Given request a:
According to the opera review, which company is staging Charlie Parker's Yardbird?

Supplied passage:
^^^^^^^^^^^^^^^^
What’s billed as the story of a jazz great taking care of unfinished business after his untimely death, winds up a tale of addiction to drugs and White women. It runs through March 7.
The premise of Charlie Parker’s Yardbird — an opera by Daniel Schnyder (music) and Bridgette A. Wimberly (libretto), on now at Seattle Opera — is an interesting one.
What would you do if the undone haunted you after death? What if you could come back and finish your masterwork?
In a day when there are so many distractions, and so little seems done, it’s a concept that feels instantly relatable. Add the untimely death of an early jazz virtuoso, and following that story’s protagonist after death is all the more compelling.
Unfortunately, the work quickly abandons the most interesting points of the concept — namely, the music, and the haunting of the undone masterpiece — and replaces it with the perennial fodder for the fallen celebrity: drugs and bad relationships.
Regrettably, I hated just about everything about this show, from the score to the script to the production.
To this story, the score doesn’t make any sense. It doesn’t shed light on the gifts of Charlie Parker the musician, nor on the time. All were entirely forgettable; parts sounded like cheesy old movie scores; and the instrumental performance managed simultaneously to be both underwhelming and to drown out the singers.
The script was borderline offensive in its surfacey portrayal. After the show, I don’t know anything new about the musician’s works or his process, and I don’t know if I’m supposed to. All I know is this was a man who was raised by Black women and gave rise to Black children, but saved his true love for White women and heroin. His music, it appeared, fell somewhere in between. This story leaves too much unmined, too content to stop at addiction and tragedy.
^^^^^^^^^^^^^^^^
Given request b:
Transcribe the rows exactly, starting with the first line of the rows and going on through the line that contains "16L143 24L148 23V5L144".

Data for the task:
^^^^^^^^^^^^^^^^
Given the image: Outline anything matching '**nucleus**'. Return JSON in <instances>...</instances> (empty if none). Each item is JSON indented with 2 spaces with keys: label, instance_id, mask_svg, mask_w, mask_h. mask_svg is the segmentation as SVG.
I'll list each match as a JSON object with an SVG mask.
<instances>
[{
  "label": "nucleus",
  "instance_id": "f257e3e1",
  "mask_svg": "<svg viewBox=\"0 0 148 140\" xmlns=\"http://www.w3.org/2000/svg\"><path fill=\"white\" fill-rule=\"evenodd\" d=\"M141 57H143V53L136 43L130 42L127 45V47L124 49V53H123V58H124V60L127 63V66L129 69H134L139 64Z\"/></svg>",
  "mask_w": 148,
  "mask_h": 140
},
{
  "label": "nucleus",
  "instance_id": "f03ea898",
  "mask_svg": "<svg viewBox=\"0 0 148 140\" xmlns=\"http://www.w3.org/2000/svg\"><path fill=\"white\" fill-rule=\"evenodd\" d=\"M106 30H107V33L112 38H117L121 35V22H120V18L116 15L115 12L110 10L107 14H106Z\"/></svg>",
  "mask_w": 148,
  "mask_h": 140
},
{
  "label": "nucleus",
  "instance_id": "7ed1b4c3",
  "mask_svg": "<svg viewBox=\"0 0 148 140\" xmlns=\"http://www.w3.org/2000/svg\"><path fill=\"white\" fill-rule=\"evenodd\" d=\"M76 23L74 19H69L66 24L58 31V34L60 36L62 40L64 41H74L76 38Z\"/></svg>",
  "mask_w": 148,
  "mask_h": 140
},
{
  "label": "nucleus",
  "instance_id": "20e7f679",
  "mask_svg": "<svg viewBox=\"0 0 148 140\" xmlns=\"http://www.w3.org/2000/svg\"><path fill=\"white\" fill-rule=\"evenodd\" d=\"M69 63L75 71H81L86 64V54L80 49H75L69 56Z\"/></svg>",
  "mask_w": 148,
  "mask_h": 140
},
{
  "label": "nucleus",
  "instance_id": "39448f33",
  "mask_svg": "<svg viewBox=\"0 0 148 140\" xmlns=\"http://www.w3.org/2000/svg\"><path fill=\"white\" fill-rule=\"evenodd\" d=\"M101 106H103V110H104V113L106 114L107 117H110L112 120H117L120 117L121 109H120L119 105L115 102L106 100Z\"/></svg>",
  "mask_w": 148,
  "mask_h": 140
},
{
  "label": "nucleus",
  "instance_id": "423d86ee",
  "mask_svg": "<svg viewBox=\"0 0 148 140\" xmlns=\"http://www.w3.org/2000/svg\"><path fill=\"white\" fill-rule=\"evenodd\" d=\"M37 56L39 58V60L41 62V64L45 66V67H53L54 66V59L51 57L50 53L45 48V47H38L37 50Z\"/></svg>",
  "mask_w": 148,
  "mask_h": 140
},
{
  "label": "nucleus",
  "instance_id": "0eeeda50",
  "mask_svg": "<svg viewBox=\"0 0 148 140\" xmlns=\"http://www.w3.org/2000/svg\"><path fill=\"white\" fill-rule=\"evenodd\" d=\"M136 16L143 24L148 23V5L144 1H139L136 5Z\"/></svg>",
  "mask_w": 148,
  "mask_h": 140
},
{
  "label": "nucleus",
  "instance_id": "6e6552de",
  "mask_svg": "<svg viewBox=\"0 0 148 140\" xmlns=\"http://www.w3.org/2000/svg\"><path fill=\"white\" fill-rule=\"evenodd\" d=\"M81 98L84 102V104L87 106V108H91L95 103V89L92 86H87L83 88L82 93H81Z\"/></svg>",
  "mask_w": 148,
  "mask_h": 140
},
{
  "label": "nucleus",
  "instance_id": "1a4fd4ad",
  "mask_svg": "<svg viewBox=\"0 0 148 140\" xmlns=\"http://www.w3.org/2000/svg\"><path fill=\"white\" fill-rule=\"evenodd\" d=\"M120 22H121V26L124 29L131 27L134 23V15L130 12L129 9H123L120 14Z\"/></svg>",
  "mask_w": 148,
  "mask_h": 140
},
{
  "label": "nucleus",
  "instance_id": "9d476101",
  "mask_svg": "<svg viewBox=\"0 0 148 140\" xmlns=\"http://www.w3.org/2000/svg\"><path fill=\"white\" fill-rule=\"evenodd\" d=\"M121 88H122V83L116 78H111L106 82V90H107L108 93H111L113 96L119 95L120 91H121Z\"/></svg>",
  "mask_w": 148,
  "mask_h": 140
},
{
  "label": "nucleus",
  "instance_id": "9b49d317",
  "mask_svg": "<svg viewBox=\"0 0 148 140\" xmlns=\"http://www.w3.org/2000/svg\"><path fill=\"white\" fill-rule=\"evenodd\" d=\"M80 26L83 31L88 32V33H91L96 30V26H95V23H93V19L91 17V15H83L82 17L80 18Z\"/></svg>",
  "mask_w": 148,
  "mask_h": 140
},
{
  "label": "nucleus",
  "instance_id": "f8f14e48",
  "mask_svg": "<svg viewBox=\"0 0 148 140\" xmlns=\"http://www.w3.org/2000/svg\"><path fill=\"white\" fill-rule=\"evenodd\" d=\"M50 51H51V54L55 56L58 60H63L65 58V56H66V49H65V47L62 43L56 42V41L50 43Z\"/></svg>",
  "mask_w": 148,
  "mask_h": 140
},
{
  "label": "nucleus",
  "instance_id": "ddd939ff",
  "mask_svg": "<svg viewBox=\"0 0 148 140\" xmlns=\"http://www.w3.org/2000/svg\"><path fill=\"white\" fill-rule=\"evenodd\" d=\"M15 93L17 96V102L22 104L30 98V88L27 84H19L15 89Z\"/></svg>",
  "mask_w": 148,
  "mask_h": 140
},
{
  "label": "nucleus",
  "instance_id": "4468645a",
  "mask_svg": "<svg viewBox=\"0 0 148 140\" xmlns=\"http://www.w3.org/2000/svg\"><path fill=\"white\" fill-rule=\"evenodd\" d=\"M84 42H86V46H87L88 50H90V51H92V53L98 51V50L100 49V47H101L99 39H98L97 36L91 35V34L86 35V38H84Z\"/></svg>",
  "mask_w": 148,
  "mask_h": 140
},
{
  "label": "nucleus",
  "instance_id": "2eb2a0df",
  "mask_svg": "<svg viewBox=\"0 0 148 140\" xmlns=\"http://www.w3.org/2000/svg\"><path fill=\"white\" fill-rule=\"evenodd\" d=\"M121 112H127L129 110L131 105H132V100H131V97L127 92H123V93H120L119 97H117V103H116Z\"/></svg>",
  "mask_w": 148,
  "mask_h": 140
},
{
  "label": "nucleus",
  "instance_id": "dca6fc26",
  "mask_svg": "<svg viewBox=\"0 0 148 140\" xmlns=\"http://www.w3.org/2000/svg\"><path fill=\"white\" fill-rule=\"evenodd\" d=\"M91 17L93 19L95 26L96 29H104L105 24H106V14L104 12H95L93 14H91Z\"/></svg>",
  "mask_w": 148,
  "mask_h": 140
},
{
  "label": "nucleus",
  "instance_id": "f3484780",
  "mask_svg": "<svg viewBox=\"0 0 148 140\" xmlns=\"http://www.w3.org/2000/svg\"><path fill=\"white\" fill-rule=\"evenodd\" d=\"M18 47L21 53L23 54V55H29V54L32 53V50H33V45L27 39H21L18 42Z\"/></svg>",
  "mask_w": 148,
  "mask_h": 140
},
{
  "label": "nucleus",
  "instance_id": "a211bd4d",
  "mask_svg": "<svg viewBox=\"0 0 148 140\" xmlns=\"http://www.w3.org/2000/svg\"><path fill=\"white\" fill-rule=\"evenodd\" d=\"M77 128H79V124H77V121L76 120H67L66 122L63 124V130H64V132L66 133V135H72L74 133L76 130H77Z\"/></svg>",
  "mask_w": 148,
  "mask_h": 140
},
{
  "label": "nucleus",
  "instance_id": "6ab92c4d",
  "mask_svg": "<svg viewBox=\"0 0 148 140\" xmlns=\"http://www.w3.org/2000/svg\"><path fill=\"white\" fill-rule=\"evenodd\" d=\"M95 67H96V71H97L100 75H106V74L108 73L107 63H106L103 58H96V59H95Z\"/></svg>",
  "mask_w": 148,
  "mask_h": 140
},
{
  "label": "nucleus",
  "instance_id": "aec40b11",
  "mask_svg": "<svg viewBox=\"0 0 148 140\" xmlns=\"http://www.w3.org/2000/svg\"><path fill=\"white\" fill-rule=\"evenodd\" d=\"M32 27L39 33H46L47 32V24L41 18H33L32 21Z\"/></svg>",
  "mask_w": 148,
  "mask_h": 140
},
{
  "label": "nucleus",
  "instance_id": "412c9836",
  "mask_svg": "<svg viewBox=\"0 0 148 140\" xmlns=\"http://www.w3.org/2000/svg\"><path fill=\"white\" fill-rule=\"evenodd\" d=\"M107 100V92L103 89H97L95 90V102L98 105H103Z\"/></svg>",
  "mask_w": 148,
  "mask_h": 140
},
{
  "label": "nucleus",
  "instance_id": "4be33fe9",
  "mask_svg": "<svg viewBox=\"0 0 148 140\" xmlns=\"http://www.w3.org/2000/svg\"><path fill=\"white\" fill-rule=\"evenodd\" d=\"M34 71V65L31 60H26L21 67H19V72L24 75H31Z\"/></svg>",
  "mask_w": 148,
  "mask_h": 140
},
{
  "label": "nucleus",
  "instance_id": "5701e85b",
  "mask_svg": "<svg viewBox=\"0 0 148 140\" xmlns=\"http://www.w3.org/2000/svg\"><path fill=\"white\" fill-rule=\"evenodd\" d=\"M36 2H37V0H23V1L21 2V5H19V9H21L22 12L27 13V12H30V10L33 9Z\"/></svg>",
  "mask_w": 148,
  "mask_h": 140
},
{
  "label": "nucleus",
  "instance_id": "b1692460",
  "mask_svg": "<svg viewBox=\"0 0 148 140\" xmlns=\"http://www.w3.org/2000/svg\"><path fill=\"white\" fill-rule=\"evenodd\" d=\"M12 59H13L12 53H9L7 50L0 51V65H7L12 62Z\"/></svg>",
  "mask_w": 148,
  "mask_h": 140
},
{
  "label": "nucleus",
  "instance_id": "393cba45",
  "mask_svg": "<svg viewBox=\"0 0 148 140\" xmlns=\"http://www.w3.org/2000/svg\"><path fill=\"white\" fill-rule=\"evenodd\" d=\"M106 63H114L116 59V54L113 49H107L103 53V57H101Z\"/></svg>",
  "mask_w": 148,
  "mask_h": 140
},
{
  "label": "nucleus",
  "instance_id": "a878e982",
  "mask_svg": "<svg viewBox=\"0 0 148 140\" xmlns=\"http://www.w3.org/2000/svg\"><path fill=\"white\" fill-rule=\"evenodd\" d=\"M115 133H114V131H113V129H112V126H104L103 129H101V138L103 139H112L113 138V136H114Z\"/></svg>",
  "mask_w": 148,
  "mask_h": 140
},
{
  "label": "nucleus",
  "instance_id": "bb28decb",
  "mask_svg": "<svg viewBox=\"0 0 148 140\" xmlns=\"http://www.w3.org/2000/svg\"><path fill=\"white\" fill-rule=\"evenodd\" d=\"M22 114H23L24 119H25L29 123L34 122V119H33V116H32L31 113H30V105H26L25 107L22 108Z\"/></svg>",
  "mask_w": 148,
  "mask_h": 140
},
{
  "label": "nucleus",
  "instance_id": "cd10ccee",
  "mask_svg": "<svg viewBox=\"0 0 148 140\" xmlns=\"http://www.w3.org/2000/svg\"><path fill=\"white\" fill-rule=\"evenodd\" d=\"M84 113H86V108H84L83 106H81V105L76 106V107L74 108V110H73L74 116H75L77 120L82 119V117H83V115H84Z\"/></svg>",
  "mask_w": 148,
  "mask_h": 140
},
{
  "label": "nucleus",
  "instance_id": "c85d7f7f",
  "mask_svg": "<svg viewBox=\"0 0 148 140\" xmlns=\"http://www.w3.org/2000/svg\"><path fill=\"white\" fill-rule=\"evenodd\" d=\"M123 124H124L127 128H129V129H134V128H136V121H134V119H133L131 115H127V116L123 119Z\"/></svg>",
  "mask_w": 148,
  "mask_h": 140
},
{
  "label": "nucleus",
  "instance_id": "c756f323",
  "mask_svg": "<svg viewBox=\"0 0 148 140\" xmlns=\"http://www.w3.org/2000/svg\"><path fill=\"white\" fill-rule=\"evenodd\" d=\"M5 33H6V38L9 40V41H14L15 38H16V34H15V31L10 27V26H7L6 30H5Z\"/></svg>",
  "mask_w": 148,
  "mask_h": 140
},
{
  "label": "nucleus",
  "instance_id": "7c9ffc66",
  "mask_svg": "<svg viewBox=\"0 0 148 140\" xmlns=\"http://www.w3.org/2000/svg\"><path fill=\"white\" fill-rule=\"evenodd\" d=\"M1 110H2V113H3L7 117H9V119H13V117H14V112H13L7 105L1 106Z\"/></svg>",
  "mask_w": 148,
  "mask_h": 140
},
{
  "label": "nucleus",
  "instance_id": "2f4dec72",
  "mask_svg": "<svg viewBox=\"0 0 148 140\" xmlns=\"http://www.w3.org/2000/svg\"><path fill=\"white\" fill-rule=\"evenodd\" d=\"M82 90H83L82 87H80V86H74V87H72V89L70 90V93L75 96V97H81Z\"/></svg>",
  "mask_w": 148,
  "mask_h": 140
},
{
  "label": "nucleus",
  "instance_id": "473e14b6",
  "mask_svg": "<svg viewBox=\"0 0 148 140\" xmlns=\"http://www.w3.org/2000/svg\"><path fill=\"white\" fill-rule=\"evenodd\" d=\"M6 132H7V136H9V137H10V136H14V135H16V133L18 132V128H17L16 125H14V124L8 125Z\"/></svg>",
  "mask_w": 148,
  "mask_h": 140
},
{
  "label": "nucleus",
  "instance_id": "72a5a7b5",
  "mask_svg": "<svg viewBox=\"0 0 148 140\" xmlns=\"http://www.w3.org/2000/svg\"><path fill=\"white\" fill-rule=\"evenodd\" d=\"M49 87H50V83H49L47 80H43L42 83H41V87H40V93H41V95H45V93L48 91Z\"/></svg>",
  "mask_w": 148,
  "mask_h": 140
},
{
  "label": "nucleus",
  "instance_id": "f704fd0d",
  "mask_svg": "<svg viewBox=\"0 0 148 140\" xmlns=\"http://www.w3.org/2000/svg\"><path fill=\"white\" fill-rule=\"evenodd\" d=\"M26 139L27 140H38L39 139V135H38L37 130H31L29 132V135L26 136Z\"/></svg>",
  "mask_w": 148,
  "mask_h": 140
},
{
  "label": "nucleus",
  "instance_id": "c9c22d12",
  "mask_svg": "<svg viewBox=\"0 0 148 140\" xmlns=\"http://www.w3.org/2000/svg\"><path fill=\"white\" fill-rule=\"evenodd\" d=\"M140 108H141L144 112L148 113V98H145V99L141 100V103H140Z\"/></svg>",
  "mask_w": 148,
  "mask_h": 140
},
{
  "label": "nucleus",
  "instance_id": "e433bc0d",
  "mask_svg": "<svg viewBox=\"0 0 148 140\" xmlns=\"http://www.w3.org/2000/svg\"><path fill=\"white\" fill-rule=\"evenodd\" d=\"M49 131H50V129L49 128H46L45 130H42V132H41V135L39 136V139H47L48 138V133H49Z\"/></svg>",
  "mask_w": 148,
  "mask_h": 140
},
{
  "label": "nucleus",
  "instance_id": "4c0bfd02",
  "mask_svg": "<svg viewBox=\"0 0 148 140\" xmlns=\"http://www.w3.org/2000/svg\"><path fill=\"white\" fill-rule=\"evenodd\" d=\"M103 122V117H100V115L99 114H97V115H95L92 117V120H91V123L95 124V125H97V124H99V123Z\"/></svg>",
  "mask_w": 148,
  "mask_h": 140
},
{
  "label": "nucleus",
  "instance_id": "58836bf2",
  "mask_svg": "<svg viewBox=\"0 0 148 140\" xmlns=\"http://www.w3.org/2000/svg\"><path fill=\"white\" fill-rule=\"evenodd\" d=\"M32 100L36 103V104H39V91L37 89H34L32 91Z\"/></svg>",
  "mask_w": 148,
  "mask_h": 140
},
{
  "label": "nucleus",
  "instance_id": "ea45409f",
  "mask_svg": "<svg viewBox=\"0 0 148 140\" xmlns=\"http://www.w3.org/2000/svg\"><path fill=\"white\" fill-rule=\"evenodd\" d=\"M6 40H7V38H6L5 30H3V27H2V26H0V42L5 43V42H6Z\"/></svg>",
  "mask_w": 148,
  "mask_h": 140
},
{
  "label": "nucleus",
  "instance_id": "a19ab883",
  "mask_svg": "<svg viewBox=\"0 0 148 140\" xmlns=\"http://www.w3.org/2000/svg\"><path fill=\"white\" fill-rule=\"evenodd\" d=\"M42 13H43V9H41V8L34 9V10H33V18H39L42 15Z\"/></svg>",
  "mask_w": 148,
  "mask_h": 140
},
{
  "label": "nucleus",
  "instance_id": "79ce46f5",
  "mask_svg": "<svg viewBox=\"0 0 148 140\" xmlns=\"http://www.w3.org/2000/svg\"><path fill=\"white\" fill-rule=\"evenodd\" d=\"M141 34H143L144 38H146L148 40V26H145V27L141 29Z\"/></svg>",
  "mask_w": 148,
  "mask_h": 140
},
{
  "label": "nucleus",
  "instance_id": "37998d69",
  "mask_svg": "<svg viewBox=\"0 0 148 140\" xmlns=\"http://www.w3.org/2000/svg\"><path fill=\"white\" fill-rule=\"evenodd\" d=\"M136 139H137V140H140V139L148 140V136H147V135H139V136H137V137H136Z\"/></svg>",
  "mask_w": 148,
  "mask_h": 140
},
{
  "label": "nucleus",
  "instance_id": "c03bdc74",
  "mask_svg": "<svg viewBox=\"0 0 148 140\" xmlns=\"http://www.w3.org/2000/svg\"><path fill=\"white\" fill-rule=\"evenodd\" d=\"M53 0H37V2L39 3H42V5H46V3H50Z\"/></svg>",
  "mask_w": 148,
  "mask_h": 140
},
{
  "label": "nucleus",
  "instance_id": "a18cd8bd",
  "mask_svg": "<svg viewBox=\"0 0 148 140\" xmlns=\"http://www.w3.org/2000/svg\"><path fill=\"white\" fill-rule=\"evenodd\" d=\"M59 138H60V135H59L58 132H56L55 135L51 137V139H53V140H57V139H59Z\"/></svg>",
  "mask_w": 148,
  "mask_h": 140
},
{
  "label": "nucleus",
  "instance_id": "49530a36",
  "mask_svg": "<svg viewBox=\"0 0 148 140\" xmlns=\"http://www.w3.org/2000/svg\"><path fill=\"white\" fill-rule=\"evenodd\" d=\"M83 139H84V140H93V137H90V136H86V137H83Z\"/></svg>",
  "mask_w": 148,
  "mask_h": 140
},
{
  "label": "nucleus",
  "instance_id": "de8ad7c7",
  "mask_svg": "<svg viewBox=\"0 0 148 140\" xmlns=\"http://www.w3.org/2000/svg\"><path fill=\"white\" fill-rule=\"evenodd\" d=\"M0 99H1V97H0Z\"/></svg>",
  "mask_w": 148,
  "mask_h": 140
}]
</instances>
^^^^^^^^^^^^^^^^
Written reply a:
Seattle Opera.

Written reply b:
Given the image: Outline anything matching '**nucleus**'. Return JSON in <instances>...</instances> (empty if none). Each item is JSON indented with 2 spaces with keys: label, instance_id, mask_svg, mask_w, mask_h. mask_svg is the segmentation as SVG.
I'll list each match as a JSON object with an SVG mask.
<instances>
[{
  "label": "nucleus",
  "instance_id": "f257e3e1",
  "mask_svg": "<svg viewBox=\"0 0 148 140\" xmlns=\"http://www.w3.org/2000/svg\"><path fill=\"white\" fill-rule=\"evenodd\" d=\"M141 57H143V53L136 43L130 42L127 45V47L124 49V53H123V58H124V60L127 63V66L129 69H134L139 64Z\"/></svg>",
  "mask_w": 148,
  "mask_h": 140
},
{
  "label": "nucleus",
  "instance_id": "f03ea898",
  "mask_svg": "<svg viewBox=\"0 0 148 140\" xmlns=\"http://www.w3.org/2000/svg\"><path fill=\"white\" fill-rule=\"evenodd\" d=\"M106 30H107V33L112 38H117L121 35V22H120V18L116 15L115 12L110 10L107 14H106Z\"/></svg>",
  "mask_w": 148,
  "mask_h": 140
},
{
  "label": "nucleus",
  "instance_id": "7ed1b4c3",
  "mask_svg": "<svg viewBox=\"0 0 148 140\" xmlns=\"http://www.w3.org/2000/svg\"><path fill=\"white\" fill-rule=\"evenodd\" d=\"M76 23L74 19H69L66 24L58 31V34L60 36L62 40L64 41H74L76 38Z\"/></svg>",
  "mask_w": 148,
  "mask_h": 140
},
{
  "label": "nucleus",
  "instance_id": "20e7f679",
  "mask_svg": "<svg viewBox=\"0 0 148 140\" xmlns=\"http://www.w3.org/2000/svg\"><path fill=\"white\" fill-rule=\"evenodd\" d=\"M69 63L75 71H81L86 64V54L80 49H75L69 56Z\"/></svg>",
  "mask_w": 148,
  "mask_h": 140
},
{
  "label": "nucleus",
  "instance_id": "39448f33",
  "mask_svg": "<svg viewBox=\"0 0 148 140\" xmlns=\"http://www.w3.org/2000/svg\"><path fill=\"white\" fill-rule=\"evenodd\" d=\"M101 106H103V110H104V113L106 114L107 117H110L112 120H117L120 117L121 109H120L119 105L115 102L106 100Z\"/></svg>",
  "mask_w": 148,
  "mask_h": 140
},
{
  "label": "nucleus",
  "instance_id": "423d86ee",
  "mask_svg": "<svg viewBox=\"0 0 148 140\" xmlns=\"http://www.w3.org/2000/svg\"><path fill=\"white\" fill-rule=\"evenodd\" d=\"M37 56L39 58V60L41 62V64L45 66V67H53L54 66V59L51 57L50 53L45 48V47H38L37 50Z\"/></svg>",
  "mask_w": 148,
  "mask_h": 140
},
{
  "label": "nucleus",
  "instance_id": "0eeeda50",
  "mask_svg": "<svg viewBox=\"0 0 148 140\" xmlns=\"http://www.w3.org/2000/svg\"><path fill=\"white\" fill-rule=\"evenodd\" d=\"M136 16L143 24L148 23V5L144 1H139L136 5Z\"/></svg>",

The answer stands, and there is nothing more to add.